INSTRUCTIONS:
A. In the Lucene disk-space thread, rewrite the passage between "So I think everything" and "index while optimizing.", inclusive, changing "javadocs" to "documentation".
B. Name every person whose message is quoted or posted in the Lucene disk-space thread.
C. Extend the Lucene disk-space thread past its final sentence.

Re: Merge Index Filling up Disk Space

Posted by Mark Miller <ma...@gmail.com>.

A Searcher uses a Reader to read the index for searching.

- Mark

Harini Raghavan wrote:
> Hi Mike,
>
> Thank you for the response. I don't have readers open on the index, 
> but while the optimize/merge was running I was searching on the index. 
> Would that make any difference?
> Also after the optimizing the index I had some .tmp files which were > 
> 10G and did not get merged. Could that also be related to having 
> searchers open while running optimize?
>
> -Harini
>
> Michael McCandless wrote:
>
>> Harini Raghavan wrote:
>>
>>> I am using lucene 1.9.1 for search functionality in my j2ee 
>>> application using JBoss as app server. The lucene index directory 
>>> size is almost 20G right now. There is a Quartz job that is adding 
>>> data to the index evey min and around 20000 documents get added to 
>>> the index every day.When the documents are added and the segments 
>>> are merged, the index size increases and sometimes grows to more 
>>> than double its original size. This results in filling up the disk 
>>> space. We have allotted a f/s size of 50G and even that is not 
>>> sufficient at times. Is there an optimum vales for the f/s size to 
>>> be allotted in such scenario.
>>> Any suggestions would be appreciated.
>>
>>
>> I believe optimize should use at most 2X the starting index size,
>> transiently, if there are no readers open against the index.  And then
>> when optimize is done the size should be around the starting size, or
>> less.
>>
>> If there are open readers against the index when the optimize occurs,
>> then, the segments that were merged cannot actually be deleted until
>> those readers close.  Even on Unix, where it will look like the
>> segments were deleted, they are still consuming disk space because
>> open file handles keep them allocated ("delete on last close").
>>
>> This means if you have open readers you should see at most 3X the
>> starting index size.  Worse, if some (but not all) readers are
>> re-opening while the merge is underway it's possible to peak at even
>> more than 3X the starting size.
>>
>> Do you have readers running against your index?
>>
>> I will call this out in the javadocs for optimize, addDocument,
>> addIndexes...
>>
>> Mike
>>
>> ---------------------------------------------------------------------
>> To unsubscribe, e-mail: java-user-unsubscribe@lucene.apache.org
>> For additional commands, e-mail: java-user-help@lucene.apache.org
>>
>>
>

---------------------------------------------------------------------
To unsubscribe, e-mail: java-user-unsubscribe@lucene.apache.org
For additional commands, e-mail: java-user-help@lucene.apache.org

Re: Merge Index Filling up Disk Space

Posted by Michael McCandless <lu...@mikemccandless.com>.

Harini Raghavan wrote:
> Yes I think I got hit IOException. I assumed that the.tmp files are not 
> required and deleted them manually from the indes directory as they were 
> more than 10G. Is that ok?

Yes, they are indeed not necessary so deleting them is fine.  This
(deleting partially created files on an Exception) is what the trunk
version of Lucene now does if it hits a disk full exception while
merging.

So I think everything here is explained now?  I will update the
javadocs with that additional caveat about open readers against the
index while optimizing.

PROVIDED RECORDS:
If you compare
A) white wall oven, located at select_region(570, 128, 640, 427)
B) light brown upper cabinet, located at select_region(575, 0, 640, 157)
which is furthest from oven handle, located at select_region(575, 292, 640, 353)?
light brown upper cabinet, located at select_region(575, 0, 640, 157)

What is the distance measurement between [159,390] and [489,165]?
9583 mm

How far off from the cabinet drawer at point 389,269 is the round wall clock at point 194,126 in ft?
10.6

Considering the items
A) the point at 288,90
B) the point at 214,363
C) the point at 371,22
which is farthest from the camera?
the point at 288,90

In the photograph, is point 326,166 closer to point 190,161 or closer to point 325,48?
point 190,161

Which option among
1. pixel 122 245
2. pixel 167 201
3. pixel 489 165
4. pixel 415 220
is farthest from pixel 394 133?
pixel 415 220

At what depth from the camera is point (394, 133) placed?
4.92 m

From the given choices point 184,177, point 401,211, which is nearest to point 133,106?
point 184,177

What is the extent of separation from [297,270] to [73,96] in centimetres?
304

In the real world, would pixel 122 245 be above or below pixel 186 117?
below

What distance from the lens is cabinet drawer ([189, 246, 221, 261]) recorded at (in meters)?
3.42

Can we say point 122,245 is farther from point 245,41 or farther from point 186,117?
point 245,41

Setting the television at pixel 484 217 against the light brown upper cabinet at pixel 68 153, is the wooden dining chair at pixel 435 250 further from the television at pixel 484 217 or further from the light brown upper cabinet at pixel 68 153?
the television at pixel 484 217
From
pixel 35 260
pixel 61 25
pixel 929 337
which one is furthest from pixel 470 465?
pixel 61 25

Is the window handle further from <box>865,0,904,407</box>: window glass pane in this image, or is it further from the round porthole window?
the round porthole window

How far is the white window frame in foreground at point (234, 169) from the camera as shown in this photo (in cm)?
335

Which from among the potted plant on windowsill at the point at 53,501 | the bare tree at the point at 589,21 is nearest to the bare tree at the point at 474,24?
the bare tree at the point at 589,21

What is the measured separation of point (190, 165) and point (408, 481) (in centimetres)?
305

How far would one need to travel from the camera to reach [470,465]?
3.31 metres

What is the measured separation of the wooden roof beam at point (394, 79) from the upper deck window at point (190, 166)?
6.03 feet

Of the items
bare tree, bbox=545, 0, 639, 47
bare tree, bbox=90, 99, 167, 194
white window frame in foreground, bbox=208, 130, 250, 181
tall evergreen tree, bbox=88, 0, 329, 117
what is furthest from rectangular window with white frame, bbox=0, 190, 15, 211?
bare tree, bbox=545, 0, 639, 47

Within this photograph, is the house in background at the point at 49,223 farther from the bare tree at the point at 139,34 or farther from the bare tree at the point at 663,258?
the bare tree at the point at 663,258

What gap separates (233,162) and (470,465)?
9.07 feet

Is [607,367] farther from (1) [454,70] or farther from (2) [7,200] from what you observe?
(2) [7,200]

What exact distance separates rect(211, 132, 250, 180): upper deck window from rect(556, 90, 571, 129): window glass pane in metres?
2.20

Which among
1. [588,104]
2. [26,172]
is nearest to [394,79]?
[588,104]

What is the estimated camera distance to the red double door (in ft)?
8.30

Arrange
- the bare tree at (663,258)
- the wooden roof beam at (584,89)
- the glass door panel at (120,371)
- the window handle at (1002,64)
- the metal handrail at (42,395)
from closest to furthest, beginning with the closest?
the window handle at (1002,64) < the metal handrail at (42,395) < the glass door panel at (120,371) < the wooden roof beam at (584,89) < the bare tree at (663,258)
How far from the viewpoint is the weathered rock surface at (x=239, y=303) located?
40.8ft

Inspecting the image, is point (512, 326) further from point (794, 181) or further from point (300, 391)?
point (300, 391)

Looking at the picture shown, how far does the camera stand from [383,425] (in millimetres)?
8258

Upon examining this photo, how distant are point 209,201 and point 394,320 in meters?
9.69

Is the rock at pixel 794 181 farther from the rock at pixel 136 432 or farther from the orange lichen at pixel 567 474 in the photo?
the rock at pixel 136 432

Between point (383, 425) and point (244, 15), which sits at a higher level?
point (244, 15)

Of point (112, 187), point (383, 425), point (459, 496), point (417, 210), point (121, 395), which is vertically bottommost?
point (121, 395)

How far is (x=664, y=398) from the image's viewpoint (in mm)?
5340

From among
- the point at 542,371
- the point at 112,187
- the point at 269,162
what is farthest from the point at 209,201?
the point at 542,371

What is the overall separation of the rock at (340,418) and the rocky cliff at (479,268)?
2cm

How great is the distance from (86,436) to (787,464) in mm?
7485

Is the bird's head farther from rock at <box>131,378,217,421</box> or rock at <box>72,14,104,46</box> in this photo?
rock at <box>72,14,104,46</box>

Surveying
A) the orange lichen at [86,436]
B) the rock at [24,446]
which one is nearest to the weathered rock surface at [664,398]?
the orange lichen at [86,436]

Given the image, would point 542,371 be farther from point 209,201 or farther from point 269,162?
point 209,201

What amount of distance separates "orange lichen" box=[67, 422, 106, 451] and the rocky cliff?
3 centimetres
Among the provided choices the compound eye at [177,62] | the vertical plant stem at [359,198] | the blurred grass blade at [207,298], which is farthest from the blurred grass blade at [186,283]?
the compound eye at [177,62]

REPLIES:
A.
So I think everything here is explained now?  I will update the
documentation with that additional caveat about open readers against the
index while optimizing.

B. Mark Miller, Harini Raghavan, Michael McCandless

C.
> Michael McCandless wrote:
> 
>> Harini Raghavan wrote:
>>
>>> Thank you for the response. I don't have readers open on the index, 
>>> but while the optimize/merge was running I was searching on the 
>>> index. Would that make any difference?
>>
>>
>> You're welcome!  Right, a searcher opens an IndexReader.  So this
>> means you should see peak @ 3X the starting index size (assuming you
>> don't re-open some readers during the optimize in which case it could
>> be > 3X).
>>
>>> Also after the optimizing the index I had some .tmp files which were 
>>> > 10G and did not get merged. Could that also be related to having 
>>> searchers open while running optimize?
>>
>>
>> If you hit a disk full, then, I would expect unused .tmp files to be
>> left around.  Did you actually hit an IOException due to disk full,
>> and, is the timestamp of these .tmp files around the time it occurred?
>>
>> Note that the trunk version of Lucene has been fixed to not leave such
>> unreferenced files even on IOException, but that's not yet released.

Mike

---------------------------------------------------------------------
To unsubscribe, e-mail: java-user-unsubscribe@lucene.apache.org
For additional commands, e-mail: java-user-help@lucene.apache.org

Re: Merge Index Filling up Disk Space

Posted by Harini Raghavan <ha...@insideview.com>.

Yes I think I got hit IOException. I assumed that the.tmp files are not 
required and deleted them manually from the indes directory as they were 
more than 10G. Is that ok?

Michael McCandless wrote:

> Harini Raghavan wrote:
>
>> Thank you for the response. I don't have readers open on the index, 
>> but while the optimize/merge was running I was searching on the 
>> index. Would that make any difference?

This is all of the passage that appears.